» Texto del ejercicio
%%

Publicado en Radio Universidad de Chile.
Conocí personalmente al profesor Humberto Maturana Romesín en los noventas, cuando hacía mi tesis de pre-grado “Bases Fundamentales de la Teoría de Autopoiésis”.
El profesor Manuel Ortíz nos había traído la avant-garde de la Escuela Canadiense de la comunicación, pero también la Escuela Cognitiva chilena que lideraban Maturana y Francisco Varela. Reconozco que me emocioné in extremo cuando Varela falleció, y fue publicado un artículo que decía “Los genios no deben morir” (El Mercurio de Santiago, 2001). Sin duda, el discípulo de Maturana había superado al maestro y se había convertido en el científico chileno más prestigioso internacionalmente, aquél que lideró el equipo de investigadores/as que forjaron las conversaciones trascendentales con el Dalai Lama.

%%

» Extracto de datos
%%

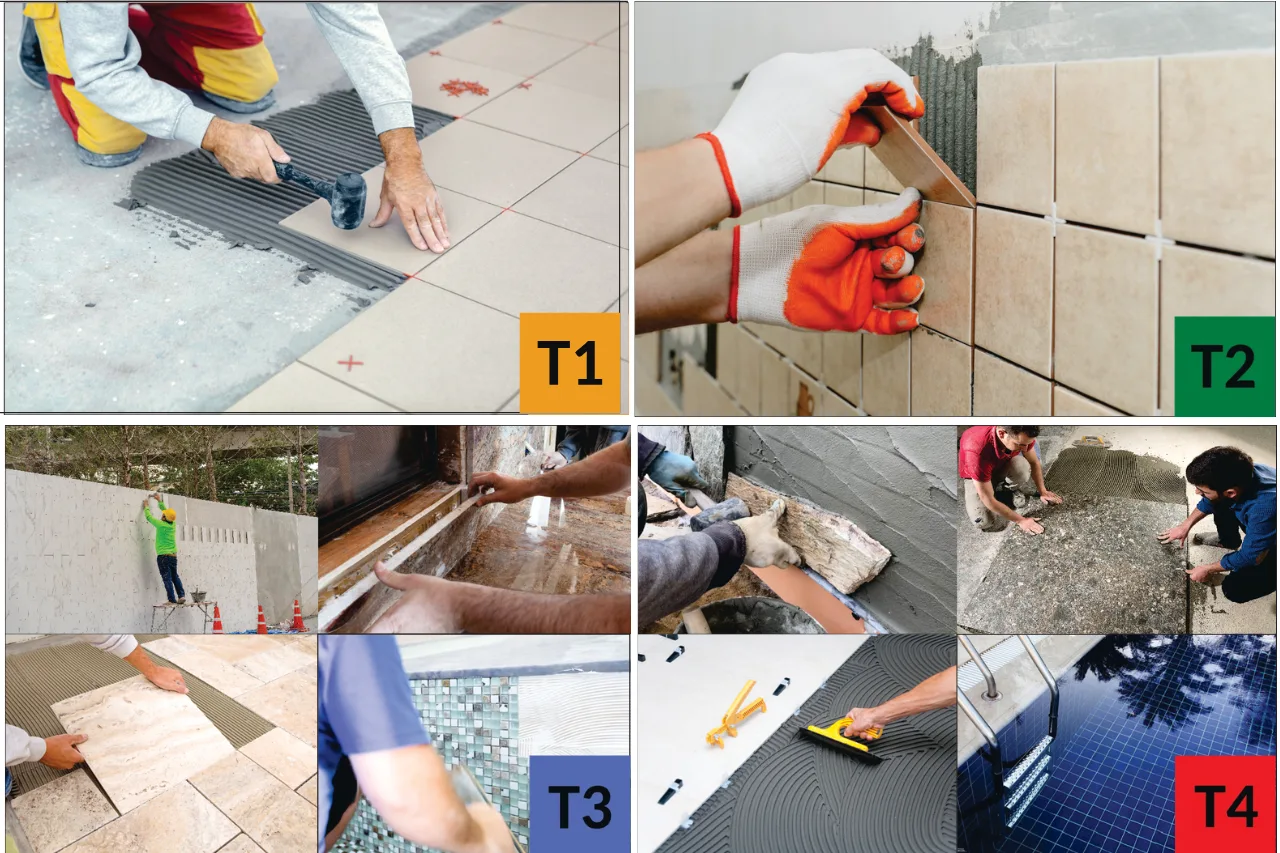 T1

T2

T3

T4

%%

» Consigna 1
Responde según el texto sobre Humberto Maturana:
(a) ¿Cuál era el título de la tesis de pre-grado que se menciona?
(b) ¿Qué dos escuelas había traído el profesor Manuel Ortíz?
(c) ¿Qué decía el artículo publicado cuando falleció Varela, y dónde salió?
» Consigna 2
Copia del texto sobre Humberto Maturana todo lo que va desde "Publicado en Radio" hasta "el Dalai Lama.".

» Resultado 1
(a) “Bases Fundamentales de la Teoría de Autopoiésis”.
(b) La avant-garde de la Escuela Canadiense de la comunicación y la Escuela Cognitiva chilena que lideraban Maturana y Francisco Varela.
(c) Decía “Los genios no deben morir” y salió en El Mercurio de Santiago, en 2001.

» Resultado 2
Publicado en Radio Universidad de Chile.
Conocí personalmente al profesor Humberto Maturana Romesín en los noventas, cuando hacía mi tesis de pre-grado “Bases Fundamentales de la Teoría de Autopoiésis”.
El profesor Manuel Ortíz nos había traído la avant-garde de la Escuela Canadiense de la comunicación, pero también la Escuela Cognitiva chilena que lideraban Maturana y Francisco Varela. Reconozco que me emocioné in extremo cuando Varela falleció, y fue publicado un artículo que decía “Los genios no deben morir” (El Mercurio de Santiago, 2001). Sin duda, el discípulo de Maturana había superado al maestro y se había convertido en el científico chileno más prestigioso internacionalmente, aquél que lideró el equipo de investigadores/as que forjaron las conversaciones trascendentales con el Dalai Lama.